Как только он произнес слово «скрипка», дверь снова открылась и вошли Гёста с Тутайном, чтобы поздравить меня. Гёста принес в корзине бутылку шампанского и бокалы. Мои протесты не помогли; бутылку тотчас откупорили. Гёста предусмотрительно захватил пять бокалов, так что критик тоже получил свой. Один бокал оказался лишним; его опорожнил Гёста, который обычно пил за двоих. Присутствующие познакомились. Критик согласился отправиться с нами в отель «Нордланд». У него еще было ко мне много вопросов. Гёста на улице остановил для нас экипаж. Критик подсадил Гёсту и Тутайна, а потом сказал:

— Поезжайте вперед, мы последуем за вами пешком.

Гёста и Тутайн поехали. Новый знакомый взял меня под руку.

— Вы великий художник, только еще не знаете этого, — сказал он. — Ваша механическая музыка, она сделана хорошо; но все равно это бессмыслица. Шутовские проделки. А вот адажио — на вес золота.

— Вы собираетесь написать в газете, что это бессмыслица? — обеспокоенно спросил я.

— Я пока не знаю, что напишу. Это отчасти зависит от вас и от нашей беседы в течение ближайшего часа.

— Прошу вас, не пишите этого, — пробормотал я, едва сдерживая слезы.

— Что с вами? — спросил он. — Почему я не должен писать, как думаю?

— Это было бы очень плохо, — сказал я обреченно.

— А если я прибавлю, что адажио написано рукой великого мастера, достойного стоять рядом с любым другим, — что в царстве музыки появился новый творец, чье имя еще два дня назад никто не знал? (Ваше имя невозможно найти ни в одном справочнике.)

— Не знаю, — сказал я малодушно. — Одно адажио, одна-единственная часть, — этого слишком мало. И написано оно только для рояля…

Критик рассмеялся, и я сам прервал свои мысли, сказав:

— Если это доставит вам удовольствие, я допишу партию скрипки.

— Допишете?! — вскинулся он. — Разве такое возможно? Сделать совершенное еще более совершенным? Бред какой-то…

— Я попытаюсь, — сказал я. — Но вы скажете, что и это бред.

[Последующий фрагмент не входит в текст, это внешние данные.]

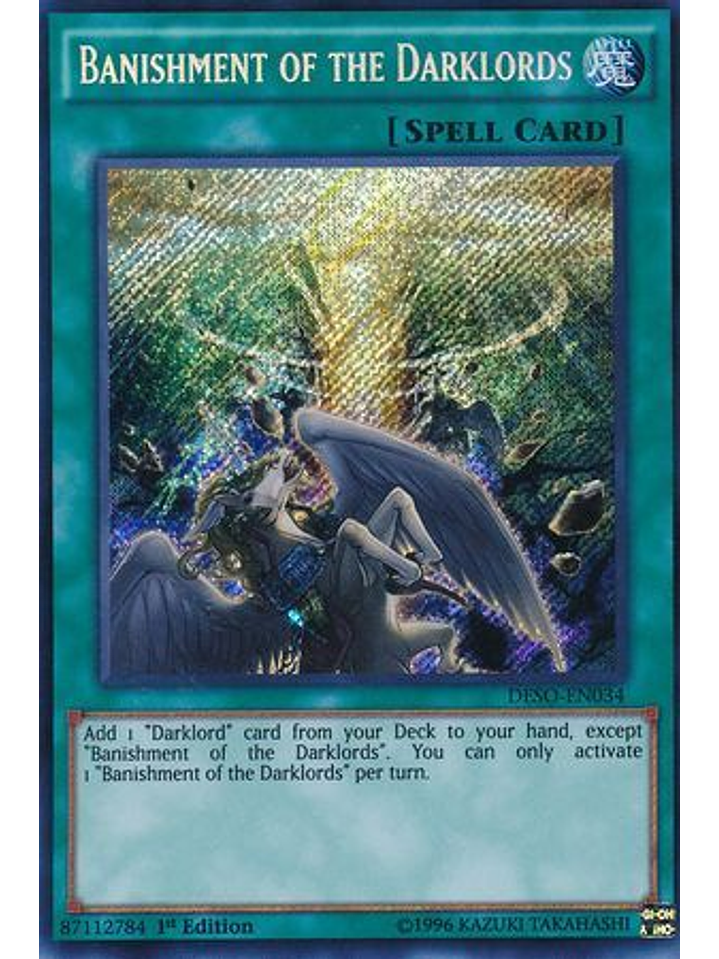 Banishment of the Darklords - DESO-EN034 - Secret Rare 1st Edition 1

Вероятно, при свете фонаря он разглядел слезы в моих глазах. Он внезапно остановился, сжал мою руку повыше локтя и спросил:

— Вы так волнуетесь из-за возлюбленной?

— Нет, — сказал я, — из-за матери. Я должен написать маме. Я надеялся, что вы облегчите мне эту задачу — написать ей письмо. Я много лет назад уехал из дома. Она не знает, чем я занимался все эти годы. И если в газете будет напечатано: только одно адажио и много бессмыслицы…

Кажется, я начал всхлипывать, потому что в это мгновение не представлял себе, как спасти Тутайна. Я прежде надеялся, что первый концерт в большом городе таинственным образом оправдает меня. Я не принимал в расчет действительное положение вещей. Совершенно не знал, кто такой я сам.

Он меня утешил. Сказал очень громко:

— Я не стану писать, что это бессмыслица. Но вы должны мне кое-что объяснить. Я, между прочим, не понял вашу джазовую фугу. Хотя признаю, что сделана она хорошо. Вы правда верите в будущее механического рояля?